DIRECTIONS
All entries below are to be set down again, identical to the source.

DATA SUPPLIED

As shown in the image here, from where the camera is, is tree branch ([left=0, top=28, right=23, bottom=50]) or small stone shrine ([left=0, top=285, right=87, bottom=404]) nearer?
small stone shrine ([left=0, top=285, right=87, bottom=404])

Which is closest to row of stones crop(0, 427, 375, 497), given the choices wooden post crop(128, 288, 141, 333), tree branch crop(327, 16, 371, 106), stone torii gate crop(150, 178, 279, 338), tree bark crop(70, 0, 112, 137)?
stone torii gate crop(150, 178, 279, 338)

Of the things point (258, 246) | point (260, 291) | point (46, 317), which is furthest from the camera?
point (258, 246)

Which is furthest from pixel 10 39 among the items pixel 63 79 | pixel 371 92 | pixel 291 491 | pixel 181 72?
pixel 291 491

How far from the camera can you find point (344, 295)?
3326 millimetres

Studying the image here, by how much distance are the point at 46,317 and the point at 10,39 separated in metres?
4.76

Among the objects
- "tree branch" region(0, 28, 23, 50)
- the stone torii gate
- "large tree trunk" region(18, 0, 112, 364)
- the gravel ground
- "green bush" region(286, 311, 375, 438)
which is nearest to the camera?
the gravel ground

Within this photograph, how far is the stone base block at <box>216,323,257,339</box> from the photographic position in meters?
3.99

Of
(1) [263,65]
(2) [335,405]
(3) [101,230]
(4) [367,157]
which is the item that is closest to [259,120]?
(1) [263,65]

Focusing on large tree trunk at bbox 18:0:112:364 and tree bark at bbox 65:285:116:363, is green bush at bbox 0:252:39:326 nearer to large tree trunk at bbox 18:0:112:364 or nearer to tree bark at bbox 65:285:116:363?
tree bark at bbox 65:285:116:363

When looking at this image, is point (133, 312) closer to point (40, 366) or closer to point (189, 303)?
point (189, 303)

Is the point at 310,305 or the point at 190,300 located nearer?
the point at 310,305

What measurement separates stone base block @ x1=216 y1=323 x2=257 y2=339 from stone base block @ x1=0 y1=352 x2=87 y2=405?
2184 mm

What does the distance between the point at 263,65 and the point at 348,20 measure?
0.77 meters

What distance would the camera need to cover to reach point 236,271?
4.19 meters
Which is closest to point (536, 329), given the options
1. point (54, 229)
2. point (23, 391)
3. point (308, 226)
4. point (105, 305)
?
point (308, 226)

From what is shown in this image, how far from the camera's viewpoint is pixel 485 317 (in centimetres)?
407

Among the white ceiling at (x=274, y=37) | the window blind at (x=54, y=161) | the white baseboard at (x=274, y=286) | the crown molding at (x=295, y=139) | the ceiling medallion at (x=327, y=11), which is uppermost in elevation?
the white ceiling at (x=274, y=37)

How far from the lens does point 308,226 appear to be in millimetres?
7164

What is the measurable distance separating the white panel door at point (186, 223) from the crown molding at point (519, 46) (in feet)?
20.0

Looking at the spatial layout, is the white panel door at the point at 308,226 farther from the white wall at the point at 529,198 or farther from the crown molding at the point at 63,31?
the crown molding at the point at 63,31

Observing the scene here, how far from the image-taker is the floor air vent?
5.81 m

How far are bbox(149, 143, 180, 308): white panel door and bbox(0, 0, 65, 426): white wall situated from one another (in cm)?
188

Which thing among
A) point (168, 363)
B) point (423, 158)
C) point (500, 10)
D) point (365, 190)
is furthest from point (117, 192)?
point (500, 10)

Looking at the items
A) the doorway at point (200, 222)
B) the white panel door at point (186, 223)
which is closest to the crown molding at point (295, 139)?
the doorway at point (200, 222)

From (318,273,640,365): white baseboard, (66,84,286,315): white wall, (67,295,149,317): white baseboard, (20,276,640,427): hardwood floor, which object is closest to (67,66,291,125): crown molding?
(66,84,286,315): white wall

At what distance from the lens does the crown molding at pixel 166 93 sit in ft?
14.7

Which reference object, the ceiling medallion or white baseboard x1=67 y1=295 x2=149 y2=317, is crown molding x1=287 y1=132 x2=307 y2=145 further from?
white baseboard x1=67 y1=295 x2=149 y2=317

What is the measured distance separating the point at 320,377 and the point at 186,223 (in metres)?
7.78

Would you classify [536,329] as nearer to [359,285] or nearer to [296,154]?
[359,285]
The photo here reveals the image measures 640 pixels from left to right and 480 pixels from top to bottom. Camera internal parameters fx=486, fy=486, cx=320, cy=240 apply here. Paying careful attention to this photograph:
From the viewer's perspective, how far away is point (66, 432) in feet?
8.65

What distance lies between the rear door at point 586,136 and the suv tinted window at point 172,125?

FINAL RESULT
As shown in the image here, from where the camera is, is tree branch ([left=0, top=28, right=23, bottom=50]) or small stone shrine ([left=0, top=285, right=87, bottom=404]) nearer?
small stone shrine ([left=0, top=285, right=87, bottom=404])

Which is closest to row of stones crop(0, 427, 375, 497), given the choices wooden post crop(128, 288, 141, 333), tree branch crop(327, 16, 371, 106), stone torii gate crop(150, 178, 279, 338), tree bark crop(70, 0, 112, 137)?
stone torii gate crop(150, 178, 279, 338)

Of the things point (258, 246) | point (260, 291) | point (46, 317), which is furthest from the camera?
point (258, 246)

Which is furthest from pixel 10 39 among the items pixel 63 79 | pixel 371 92 | pixel 291 491 | pixel 181 72?
pixel 291 491

How far from the camera can you find point (344, 295)?
3326 millimetres

Studying the image here, by how much distance are the point at 46,317 and the point at 10,39 separated in metres?
4.76

Among the objects
- "tree branch" region(0, 28, 23, 50)
- the stone torii gate
- "large tree trunk" region(18, 0, 112, 364)
- the gravel ground
- "green bush" region(286, 311, 375, 438)
which is nearest to the camera?
the gravel ground

Within this photograph, how far is the stone base block at <box>216,323,257,339</box> from the photographic position in meters?
3.99

Of
(1) [263,65]
(2) [335,405]
(3) [101,230]
(4) [367,157]
which is the item that is closest to [259,120]?
(1) [263,65]

Focusing on large tree trunk at bbox 18:0:112:364 and tree bark at bbox 65:285:116:363, is green bush at bbox 0:252:39:326 nearer to large tree trunk at bbox 18:0:112:364 or nearer to tree bark at bbox 65:285:116:363?
tree bark at bbox 65:285:116:363

When looking at this image, is point (133, 312) closer to point (40, 366) or closer to point (189, 303)?
point (189, 303)

Is the point at 310,305 or the point at 190,300 located nearer?
the point at 310,305

What measurement separates stone base block @ x1=216 y1=323 x2=257 y2=339 from stone base block @ x1=0 y1=352 x2=87 y2=405?
2184 mm

What does the distance between the point at 263,65 and the point at 348,20 measure?
0.77 meters

What distance would the camera need to cover to reach point 236,271?
4.19 meters
Which is closest to point (536, 329), given the options
1. point (54, 229)
2. point (23, 391)
3. point (308, 226)
4. point (105, 305)
?
point (308, 226)

From what is shown in this image, how far from the camera's viewpoint is pixel 485 317 (in centimetres)?
407

Among the white ceiling at (x=274, y=37) | the window blind at (x=54, y=161) | the white baseboard at (x=274, y=286) | the crown molding at (x=295, y=139) | the ceiling medallion at (x=327, y=11), which is uppermost in elevation?
the white ceiling at (x=274, y=37)

How far from the lens does point 308,226 appear to be in millimetres?
7164

What is the measurable distance separating the white panel door at point (186, 223) from the crown molding at point (519, 46) (in feet)?
20.0

Looking at the spatial layout, is the white panel door at the point at 308,226 farther from the white wall at the point at 529,198 or farther from the crown molding at the point at 63,31?
the crown molding at the point at 63,31

Observing the scene here, how far from the image-taker is the floor air vent?
5.81 m

How far are bbox(149, 143, 180, 308): white panel door and bbox(0, 0, 65, 426): white wall situated from one another (in cm)?
188

Which thing among
A) point (168, 363)
B) point (423, 158)
C) point (500, 10)
D) point (365, 190)
is furthest from point (117, 192)?
point (500, 10)

Looking at the items
A) the doorway at point (200, 222)
B) the white panel door at point (186, 223)
which is closest to the crown molding at point (295, 139)?
the doorway at point (200, 222)

From (318,273,640,365): white baseboard, (66,84,286,315): white wall, (67,295,149,317): white baseboard, (20,276,640,427): hardwood floor, which object is closest to (67,66,291,125): crown molding?
(66,84,286,315): white wall

At what distance from the lens does the crown molding at pixel 166 93 sit in ft?
14.7

Which reference object, the ceiling medallion or white baseboard x1=67 y1=295 x2=149 y2=317, is crown molding x1=287 y1=132 x2=307 y2=145 further from?
white baseboard x1=67 y1=295 x2=149 y2=317

What is the measured distance separating the point at 320,377 and the point at 186,223 (in metres)?
7.78

Would you classify [536,329] as nearer to [359,285] or nearer to [296,154]?
[359,285]
The photo here reveals the image measures 640 pixels from left to right and 480 pixels from top to bottom. Camera internal parameters fx=486, fy=486, cx=320, cy=240 apply here. Paying careful attention to this photograph:
From the viewer's perspective, how far away is point (66, 432) in feet?
8.65

What distance lies between the rear door at point 586,136 and the suv tinted window at point 172,125?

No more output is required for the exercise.